To record hemolysis kinetics, test compounds were added to the cuvette at a final concentration of 0.1 mM before the oxidation inductor. The measured parameters were expressed as a percentage of the control values in samples without test compounds [26].

At the end of recording red blood cells hemolysis caused by hypochlorite, a control determination of the reaction mixture pH was carried out in all samples. pH control (8.3–8.4) was necessary because hypochlorite effectiveness decreases in an acidic environment.

An in vitro study on platelet aggregation

An in vitro experiment on platelet aggregation analysis in the presence of the obtained compound was carried out by the light transmission-aggregometry method using the physiological inductor ADP at a concentration of 10 μM. Other substances used for comparison were antiplatelet agents (acetylsalicylic acid and ticlopidine) and antioxidants (carnosine and Trolox). Platelets were obtained from donor blood (10 healthy individuals) according to a standard protocol. Quantitative measurement of platelet aggregation level was carried out by means of aggregometer graphical registration, optical density alterations were registered on a laser aggregometer (BIOLA Ltd., Russia) [27] via the turbidimetric method as described by Born G. (1961) [28].

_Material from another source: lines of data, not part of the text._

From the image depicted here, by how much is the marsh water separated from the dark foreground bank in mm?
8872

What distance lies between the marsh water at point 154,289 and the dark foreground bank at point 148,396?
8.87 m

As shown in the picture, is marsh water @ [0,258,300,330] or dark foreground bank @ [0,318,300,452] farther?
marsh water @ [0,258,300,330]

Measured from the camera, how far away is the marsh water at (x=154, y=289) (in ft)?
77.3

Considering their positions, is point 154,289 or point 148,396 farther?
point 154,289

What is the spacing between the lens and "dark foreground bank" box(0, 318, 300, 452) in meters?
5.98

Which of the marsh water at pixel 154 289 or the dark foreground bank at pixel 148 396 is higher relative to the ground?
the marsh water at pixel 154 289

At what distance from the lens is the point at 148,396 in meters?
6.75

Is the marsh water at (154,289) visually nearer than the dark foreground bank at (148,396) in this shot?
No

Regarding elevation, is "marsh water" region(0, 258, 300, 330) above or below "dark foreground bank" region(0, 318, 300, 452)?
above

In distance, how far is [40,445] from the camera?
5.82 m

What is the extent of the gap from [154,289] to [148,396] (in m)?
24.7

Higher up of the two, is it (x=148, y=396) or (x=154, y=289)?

Modeling of chronic gastric ulcer

Chronic gastric ulcer in rats was modeled according to the method proposed by Okabe et al. [29]. The experiments were carried out on 3 month old Wistar rats weighing 180–220 g. The animals were kept in a 12:12 h light-dark cycle at a temperature of 18–20 °C, with free access to food and water, according to generally accepted standards use of animals during experimental studies.

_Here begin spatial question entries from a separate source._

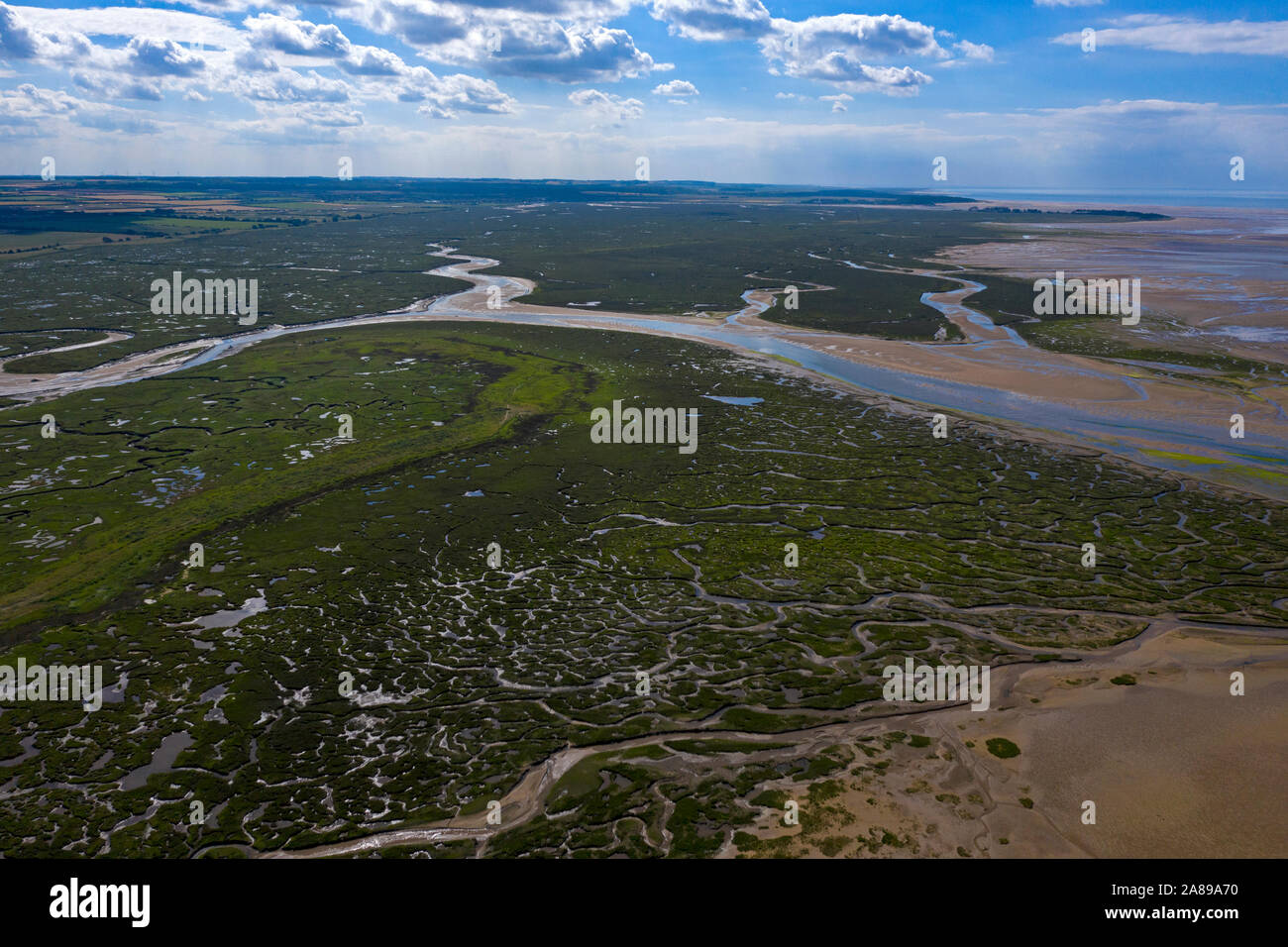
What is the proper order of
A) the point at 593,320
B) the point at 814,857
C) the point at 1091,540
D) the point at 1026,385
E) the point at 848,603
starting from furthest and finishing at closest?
the point at 593,320
the point at 1026,385
the point at 1091,540
the point at 848,603
the point at 814,857

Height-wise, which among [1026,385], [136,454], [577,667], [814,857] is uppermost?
[1026,385]

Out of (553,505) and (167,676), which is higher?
(553,505)

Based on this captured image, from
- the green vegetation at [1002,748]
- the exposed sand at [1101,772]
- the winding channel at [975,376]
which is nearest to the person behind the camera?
the exposed sand at [1101,772]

Ether anesthesia was used. For all operational manipulations, ether (3–5 ml per 1 kg of body weight) mixed with atmospheric air was applied through a mask. Before the surgery, rats were not fed for 18 h, while having free access to water.

The abdominal cavity was opened along the white line of the abdomen, and a ring with an inner diameter of 0.5 cm was placed on the serous membrane of the anterior wall of the stomach, with the application area chosen with the intent of avoiding large vessels. 0.03 ml of glacial acetic acid was added into the ring, and after 30 s, the remaining acid was removed with filter paper. The abdominal wall was closed layer by layer. Postoperative maintenance of the animals was carried out under normal conditions.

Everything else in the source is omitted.